Voices lifting up together, usually unaccompanied. Something simple, pure and unadorned. There are some anthropologists who think that singing might go back to the Neanderthals. The act of singing originating in ritual, in work, in contact with the land. I spent a lot of this year on my own, staring at a laptop screen. The thing that I call work involves me sitting on my own a lot, quite far away I would say from ‘land’ in the traditional sense. Nobody needed to write an Arts Council application in 10,000BC. Not that we know of any way. You never know I guess.

KicK iii and kiCK iiiii by Arca

The future is here. She releases four albums on one day, in one moment. KicK iii is a continuation of what we’ve seen before, maximising the surface area, colouring in as much and as violently as possible. The creativity on display here is so astonishing. The detailing to the production, the taps and whirrs that you find hidden on a third listen, hiding underneath that barrage of noise. The sound of a track like Morbo! That blustering, violent, destructive underneath these perfectly positioned cracks and squeals over the top. There just isn’t anyone else doing it. And then KicK iiiii as this beautiful thing, this soft thing, this gentle thing. I love the way Estrogen echoes that synth line from Mequetrefe from KiCK i. The sense in Arca’s discography that things exist in a coherent universe, that what we’re witnessing aren’t discrete tracks but signals from the same shared galaxy, communications from some holistic plane which speaks a language bizarre to us but transparent to them, ideal.

a softer focus by Claire Rousay

I have done so little this year, looking back. Sometimes that makes me sad. There are days my phone tells me I’ve been looking at its screen for eight hours, though I can’t tell if that’s because I have to keep a sitcom playing at night these days just so I can get to sleep.

A softer focus. A gentler touch.

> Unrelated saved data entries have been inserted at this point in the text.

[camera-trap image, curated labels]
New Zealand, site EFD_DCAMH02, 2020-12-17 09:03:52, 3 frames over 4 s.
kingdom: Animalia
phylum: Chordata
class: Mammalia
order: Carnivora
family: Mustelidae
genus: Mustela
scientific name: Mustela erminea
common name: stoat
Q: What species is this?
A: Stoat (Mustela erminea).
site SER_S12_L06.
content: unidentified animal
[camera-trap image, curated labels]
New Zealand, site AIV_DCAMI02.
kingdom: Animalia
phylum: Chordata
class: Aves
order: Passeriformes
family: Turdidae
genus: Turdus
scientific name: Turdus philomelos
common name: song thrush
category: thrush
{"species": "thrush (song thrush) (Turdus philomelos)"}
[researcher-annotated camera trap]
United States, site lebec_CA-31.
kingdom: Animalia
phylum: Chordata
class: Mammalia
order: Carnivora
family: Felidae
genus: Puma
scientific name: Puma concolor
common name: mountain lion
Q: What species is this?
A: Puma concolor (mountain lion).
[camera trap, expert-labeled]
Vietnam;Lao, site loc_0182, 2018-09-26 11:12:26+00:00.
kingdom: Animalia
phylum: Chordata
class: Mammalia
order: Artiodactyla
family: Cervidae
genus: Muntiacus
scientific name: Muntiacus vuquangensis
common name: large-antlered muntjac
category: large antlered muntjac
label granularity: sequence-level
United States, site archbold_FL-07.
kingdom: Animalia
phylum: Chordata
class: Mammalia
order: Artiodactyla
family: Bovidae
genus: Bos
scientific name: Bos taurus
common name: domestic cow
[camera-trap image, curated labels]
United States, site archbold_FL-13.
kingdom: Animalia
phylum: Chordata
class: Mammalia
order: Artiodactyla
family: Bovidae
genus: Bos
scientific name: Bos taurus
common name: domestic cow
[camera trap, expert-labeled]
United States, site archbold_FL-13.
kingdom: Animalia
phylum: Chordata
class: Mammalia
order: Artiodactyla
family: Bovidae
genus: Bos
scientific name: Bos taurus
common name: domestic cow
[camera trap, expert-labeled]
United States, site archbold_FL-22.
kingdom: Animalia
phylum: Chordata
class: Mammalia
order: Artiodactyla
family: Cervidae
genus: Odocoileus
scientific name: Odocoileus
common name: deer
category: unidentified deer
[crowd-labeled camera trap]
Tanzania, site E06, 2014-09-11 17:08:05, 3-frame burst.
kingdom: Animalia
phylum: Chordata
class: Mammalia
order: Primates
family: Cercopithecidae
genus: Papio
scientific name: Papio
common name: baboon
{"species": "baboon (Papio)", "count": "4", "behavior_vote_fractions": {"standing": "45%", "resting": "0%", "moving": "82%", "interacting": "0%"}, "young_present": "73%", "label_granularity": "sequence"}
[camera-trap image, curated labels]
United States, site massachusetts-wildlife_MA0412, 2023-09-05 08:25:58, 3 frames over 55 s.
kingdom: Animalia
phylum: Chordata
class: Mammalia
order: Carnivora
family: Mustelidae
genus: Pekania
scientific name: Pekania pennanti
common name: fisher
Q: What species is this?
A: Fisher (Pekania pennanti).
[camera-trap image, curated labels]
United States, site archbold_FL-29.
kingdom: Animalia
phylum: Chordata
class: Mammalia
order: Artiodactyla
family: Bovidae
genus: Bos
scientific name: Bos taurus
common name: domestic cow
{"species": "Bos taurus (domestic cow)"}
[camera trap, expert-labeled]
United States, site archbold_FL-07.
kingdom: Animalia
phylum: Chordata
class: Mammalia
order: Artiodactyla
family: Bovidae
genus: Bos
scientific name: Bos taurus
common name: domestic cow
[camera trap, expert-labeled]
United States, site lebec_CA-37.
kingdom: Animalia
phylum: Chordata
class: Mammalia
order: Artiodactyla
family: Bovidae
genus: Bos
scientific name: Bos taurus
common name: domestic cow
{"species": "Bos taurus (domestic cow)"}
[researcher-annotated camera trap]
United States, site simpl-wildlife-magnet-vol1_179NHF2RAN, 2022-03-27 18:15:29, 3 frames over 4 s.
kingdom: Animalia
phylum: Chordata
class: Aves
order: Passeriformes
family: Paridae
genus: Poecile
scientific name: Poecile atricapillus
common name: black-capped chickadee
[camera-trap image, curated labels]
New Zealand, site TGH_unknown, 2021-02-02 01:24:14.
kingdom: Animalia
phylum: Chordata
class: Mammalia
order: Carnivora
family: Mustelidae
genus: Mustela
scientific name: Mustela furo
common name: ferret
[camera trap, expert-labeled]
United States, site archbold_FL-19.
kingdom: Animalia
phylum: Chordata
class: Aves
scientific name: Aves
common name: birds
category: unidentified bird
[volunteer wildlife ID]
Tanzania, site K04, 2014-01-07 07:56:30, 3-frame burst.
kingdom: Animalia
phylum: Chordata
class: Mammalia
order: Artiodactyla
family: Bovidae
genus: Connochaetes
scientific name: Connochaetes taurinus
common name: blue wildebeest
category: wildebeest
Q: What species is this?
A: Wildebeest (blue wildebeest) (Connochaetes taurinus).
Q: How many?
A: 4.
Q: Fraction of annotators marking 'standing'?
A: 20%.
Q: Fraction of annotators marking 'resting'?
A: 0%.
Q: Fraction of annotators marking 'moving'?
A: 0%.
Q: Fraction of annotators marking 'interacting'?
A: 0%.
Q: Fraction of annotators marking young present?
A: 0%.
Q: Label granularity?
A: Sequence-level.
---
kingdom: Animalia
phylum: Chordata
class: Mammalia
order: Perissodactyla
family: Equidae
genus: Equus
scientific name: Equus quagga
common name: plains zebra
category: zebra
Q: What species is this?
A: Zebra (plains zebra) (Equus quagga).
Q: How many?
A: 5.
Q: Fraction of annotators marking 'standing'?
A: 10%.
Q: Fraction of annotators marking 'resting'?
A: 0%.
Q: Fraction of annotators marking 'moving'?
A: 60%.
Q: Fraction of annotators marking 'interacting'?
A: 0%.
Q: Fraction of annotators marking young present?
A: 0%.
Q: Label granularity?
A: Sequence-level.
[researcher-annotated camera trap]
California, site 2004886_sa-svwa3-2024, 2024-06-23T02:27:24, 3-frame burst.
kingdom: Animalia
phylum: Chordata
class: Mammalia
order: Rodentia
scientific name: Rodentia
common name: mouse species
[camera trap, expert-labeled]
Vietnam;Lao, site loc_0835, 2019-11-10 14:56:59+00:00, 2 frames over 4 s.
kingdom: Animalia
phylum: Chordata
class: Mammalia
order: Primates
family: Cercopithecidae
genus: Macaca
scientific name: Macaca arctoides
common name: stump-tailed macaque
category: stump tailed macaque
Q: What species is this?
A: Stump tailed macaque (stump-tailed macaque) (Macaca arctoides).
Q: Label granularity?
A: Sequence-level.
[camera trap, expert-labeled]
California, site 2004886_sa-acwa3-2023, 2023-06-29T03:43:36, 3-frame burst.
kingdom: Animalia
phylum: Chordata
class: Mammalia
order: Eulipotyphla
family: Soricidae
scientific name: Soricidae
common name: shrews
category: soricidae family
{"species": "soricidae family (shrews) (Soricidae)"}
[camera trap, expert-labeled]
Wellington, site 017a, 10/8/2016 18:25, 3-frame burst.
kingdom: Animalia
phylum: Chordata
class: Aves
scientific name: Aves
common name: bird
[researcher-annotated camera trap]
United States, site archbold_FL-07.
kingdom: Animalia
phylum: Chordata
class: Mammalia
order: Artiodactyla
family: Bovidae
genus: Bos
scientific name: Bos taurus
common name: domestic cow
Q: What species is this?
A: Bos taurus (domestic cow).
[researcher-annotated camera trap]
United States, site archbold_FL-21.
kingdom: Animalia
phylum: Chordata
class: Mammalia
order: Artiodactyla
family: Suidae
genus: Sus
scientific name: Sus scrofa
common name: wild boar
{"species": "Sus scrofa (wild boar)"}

From the minutiae of daily life spring the deep highs and lows which we’ll look back on one day and call our lives and how we led them. The strings on the final track merge with the world outside, sonically refusing distance between the found-sound of a life lived and the musical accompaniment. The delicacy here is so brave, so utterly profound it leaves you reeling in its quietude.

I have done so little this year. And maybe that’s not worth writing about, after all.